SOURCE EXTRACT:

[Begin]

You can also use per-layer strength with get_steering_applied_model():

# Get model with per-layer steering
model, tokenizer = applier.get_steering_applied_model(
    model_name="google/gemma-3-270m-it",
    steering_vector_path=Path("./steering_vector/multi_layer.safetensors"),
    strength={
        "model.layers[13].mlp.down_proj": 3.0,  # Strong on this layer
        # Other layers use default 1.0
    },
    orthogonal=True
)

# Generate multiple outputs with this configuration
for prompt in ["Hello", "How are you?"]:
    inputs = tokenizer(prompt, return_tensors="pt").to(model.device)
    outputs = model.generate(**inputs, max_new_tokens=50, use_cache=False)
    print(tokenizer.decode(outputs[0], skip_special_tokens=True))

model.remove_steering()

Steering Parameters¶

Strength¶

The strength parameter controls how strongly the steering vector affects the model.

Uniform Strength (float):

Apply the same strength to all layers:

0.0: No steering (baseline model behavior)
1.0: Default steering strength
1.5-2.0: Strong steering (recommended for subtle personalities)
>2.0: Very strong steering (may produce extreme outputs)

[End]

GIVEN EXERCISE 1: According to the steering documentation, which strength value produces baseline model behavior?
GIVEN EXERCISE 2: Continue the steering documentation from its last line.
The listing that comes next is separate material with no connection to the steering documentation.

RECORDS PROVIDED:

[Begin]

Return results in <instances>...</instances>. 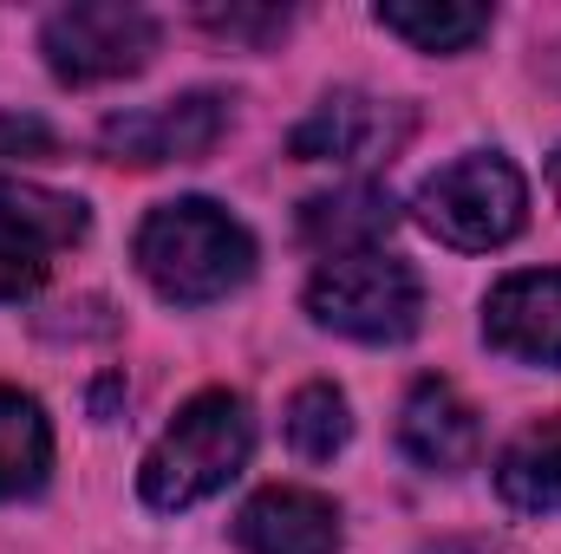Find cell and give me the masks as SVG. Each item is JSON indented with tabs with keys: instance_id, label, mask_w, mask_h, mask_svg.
Returning <instances> with one entry per match:
<instances>
[{
	"instance_id": "5b68a950",
	"label": "cell",
	"mask_w": 561,
	"mask_h": 554,
	"mask_svg": "<svg viewBox=\"0 0 561 554\" xmlns=\"http://www.w3.org/2000/svg\"><path fill=\"white\" fill-rule=\"evenodd\" d=\"M46 66L66 85H105V79H131L157 53V20L125 0H92V7H59L39 33Z\"/></svg>"
},
{
	"instance_id": "2e32d148",
	"label": "cell",
	"mask_w": 561,
	"mask_h": 554,
	"mask_svg": "<svg viewBox=\"0 0 561 554\" xmlns=\"http://www.w3.org/2000/svg\"><path fill=\"white\" fill-rule=\"evenodd\" d=\"M280 430H287V443H294L307 463H327V457H340V450H346V437H353L346 392H340V385H300V392L287 399Z\"/></svg>"
},
{
	"instance_id": "30bf717a",
	"label": "cell",
	"mask_w": 561,
	"mask_h": 554,
	"mask_svg": "<svg viewBox=\"0 0 561 554\" xmlns=\"http://www.w3.org/2000/svg\"><path fill=\"white\" fill-rule=\"evenodd\" d=\"M399 443L405 457L424 470H470L477 450H483V417L470 412V399L450 385V379H424L412 385L405 412H399Z\"/></svg>"
},
{
	"instance_id": "277c9868",
	"label": "cell",
	"mask_w": 561,
	"mask_h": 554,
	"mask_svg": "<svg viewBox=\"0 0 561 554\" xmlns=\"http://www.w3.org/2000/svg\"><path fill=\"white\" fill-rule=\"evenodd\" d=\"M523 216H529V189H523V170L496 150H477V157H457L444 163L431 183L419 189V222L463 249V255H483V249H503L523 235Z\"/></svg>"
},
{
	"instance_id": "9a60e30c",
	"label": "cell",
	"mask_w": 561,
	"mask_h": 554,
	"mask_svg": "<svg viewBox=\"0 0 561 554\" xmlns=\"http://www.w3.org/2000/svg\"><path fill=\"white\" fill-rule=\"evenodd\" d=\"M373 20L419 53H463L490 33V7H463V0H386Z\"/></svg>"
},
{
	"instance_id": "7a4b0ae2",
	"label": "cell",
	"mask_w": 561,
	"mask_h": 554,
	"mask_svg": "<svg viewBox=\"0 0 561 554\" xmlns=\"http://www.w3.org/2000/svg\"><path fill=\"white\" fill-rule=\"evenodd\" d=\"M255 450V417L236 392H196L170 430L150 443L138 470V489L150 509H196L203 496L229 489Z\"/></svg>"
},
{
	"instance_id": "e0dca14e",
	"label": "cell",
	"mask_w": 561,
	"mask_h": 554,
	"mask_svg": "<svg viewBox=\"0 0 561 554\" xmlns=\"http://www.w3.org/2000/svg\"><path fill=\"white\" fill-rule=\"evenodd\" d=\"M59 138L53 125H39L33 112H0V163H33V157H53Z\"/></svg>"
},
{
	"instance_id": "9c48e42d",
	"label": "cell",
	"mask_w": 561,
	"mask_h": 554,
	"mask_svg": "<svg viewBox=\"0 0 561 554\" xmlns=\"http://www.w3.org/2000/svg\"><path fill=\"white\" fill-rule=\"evenodd\" d=\"M483 339L503 359L523 366H561V268L510 275L483 307Z\"/></svg>"
},
{
	"instance_id": "5bb4252c",
	"label": "cell",
	"mask_w": 561,
	"mask_h": 554,
	"mask_svg": "<svg viewBox=\"0 0 561 554\" xmlns=\"http://www.w3.org/2000/svg\"><path fill=\"white\" fill-rule=\"evenodd\" d=\"M46 470H53V430H46V412H39L26 392L0 385V503L33 496V489L46 483Z\"/></svg>"
},
{
	"instance_id": "d6986e66",
	"label": "cell",
	"mask_w": 561,
	"mask_h": 554,
	"mask_svg": "<svg viewBox=\"0 0 561 554\" xmlns=\"http://www.w3.org/2000/svg\"><path fill=\"white\" fill-rule=\"evenodd\" d=\"M549 183H556V203H561V150H556V163H549Z\"/></svg>"
},
{
	"instance_id": "52a82bcc",
	"label": "cell",
	"mask_w": 561,
	"mask_h": 554,
	"mask_svg": "<svg viewBox=\"0 0 561 554\" xmlns=\"http://www.w3.org/2000/svg\"><path fill=\"white\" fill-rule=\"evenodd\" d=\"M229 131V99L222 92H183L170 105H150V112H118L105 131H99V150L112 163H190L203 150H216V138Z\"/></svg>"
},
{
	"instance_id": "ba28073f",
	"label": "cell",
	"mask_w": 561,
	"mask_h": 554,
	"mask_svg": "<svg viewBox=\"0 0 561 554\" xmlns=\"http://www.w3.org/2000/svg\"><path fill=\"white\" fill-rule=\"evenodd\" d=\"M399 143H405V112H392L366 92H333L327 105H313V118L294 125L287 150L300 163H373Z\"/></svg>"
},
{
	"instance_id": "3957f363",
	"label": "cell",
	"mask_w": 561,
	"mask_h": 554,
	"mask_svg": "<svg viewBox=\"0 0 561 554\" xmlns=\"http://www.w3.org/2000/svg\"><path fill=\"white\" fill-rule=\"evenodd\" d=\"M307 313L327 333H346L359 346H399L412 339L424 320V287L412 262L386 255V249H359V255H327L307 280Z\"/></svg>"
},
{
	"instance_id": "7c38bea8",
	"label": "cell",
	"mask_w": 561,
	"mask_h": 554,
	"mask_svg": "<svg viewBox=\"0 0 561 554\" xmlns=\"http://www.w3.org/2000/svg\"><path fill=\"white\" fill-rule=\"evenodd\" d=\"M392 222H399V209H392V189H379V183H346V189H327L300 209V235L320 255L379 249L392 235Z\"/></svg>"
},
{
	"instance_id": "8fae6325",
	"label": "cell",
	"mask_w": 561,
	"mask_h": 554,
	"mask_svg": "<svg viewBox=\"0 0 561 554\" xmlns=\"http://www.w3.org/2000/svg\"><path fill=\"white\" fill-rule=\"evenodd\" d=\"M236 542L249 554H340V509L320 489H262L236 516Z\"/></svg>"
},
{
	"instance_id": "8992f818",
	"label": "cell",
	"mask_w": 561,
	"mask_h": 554,
	"mask_svg": "<svg viewBox=\"0 0 561 554\" xmlns=\"http://www.w3.org/2000/svg\"><path fill=\"white\" fill-rule=\"evenodd\" d=\"M85 203L39 189V183H0V300L33 293L53 275V255L85 242Z\"/></svg>"
},
{
	"instance_id": "6da1fadb",
	"label": "cell",
	"mask_w": 561,
	"mask_h": 554,
	"mask_svg": "<svg viewBox=\"0 0 561 554\" xmlns=\"http://www.w3.org/2000/svg\"><path fill=\"white\" fill-rule=\"evenodd\" d=\"M144 280L176 307H209L255 275V235L209 196H183L150 209L138 229Z\"/></svg>"
},
{
	"instance_id": "4fadbf2b",
	"label": "cell",
	"mask_w": 561,
	"mask_h": 554,
	"mask_svg": "<svg viewBox=\"0 0 561 554\" xmlns=\"http://www.w3.org/2000/svg\"><path fill=\"white\" fill-rule=\"evenodd\" d=\"M496 489H503V503L523 509V516H561V412L542 417V424H529V430L503 450Z\"/></svg>"
},
{
	"instance_id": "ac0fdd59",
	"label": "cell",
	"mask_w": 561,
	"mask_h": 554,
	"mask_svg": "<svg viewBox=\"0 0 561 554\" xmlns=\"http://www.w3.org/2000/svg\"><path fill=\"white\" fill-rule=\"evenodd\" d=\"M203 26L229 33V39H268V33H287V13H249V7H203Z\"/></svg>"
}]
</instances>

[End]

RIGHT ANSWER 1: 0.0

RIGHT ANSWER 2:
CLI Example:

# Subtle steering
psyctl steering --model "google/gemma-3-270m-it" \
  --steering-vector "./vector.safetensors" \
  --input-text "What is your opinion?" \
  --strength 0.5

# Strong steering
psyctl steering --model "google/gemma-3-270m-it" \
  --steering-vector "./vector.safetensors" \
  --input-text "What is your opinion?" \
  --strength 2.5

Per-Layer Strength (Dict[str, float] - Python API Only):

Control strength for each layer individually:

# Dictionary mapping layer names to strength values
strength = {
    "model.layers[10].mlp.down_proj": 1.0,   # Mild steering
    "model.layers[13].mlp.down_proj": 2.5,   # Strong steering
    "model.layers[16].mlp.down_proj": 1.5,   # Moderate steering
    # Layers not in dict will use default strength of 1.0
}

result = applier.apply_steering(
    model_name="google/gemma-3-270m-it",
    steering_vector_path=Path("./vector.safetensors"),
    input_text="What is your opinion?",
    strength=strength
)

Benefits of per-layer strength: - Fine-grained control over steering behavior - Can emphasize or de-emphasize specific layers - Useful for experimenting with layer-specific effects - Layers not specified in the dict automatically use default strength (1.0)

Temperature¶

Controls randomness in text generation:

0.0: Greedy decoding (deterministic)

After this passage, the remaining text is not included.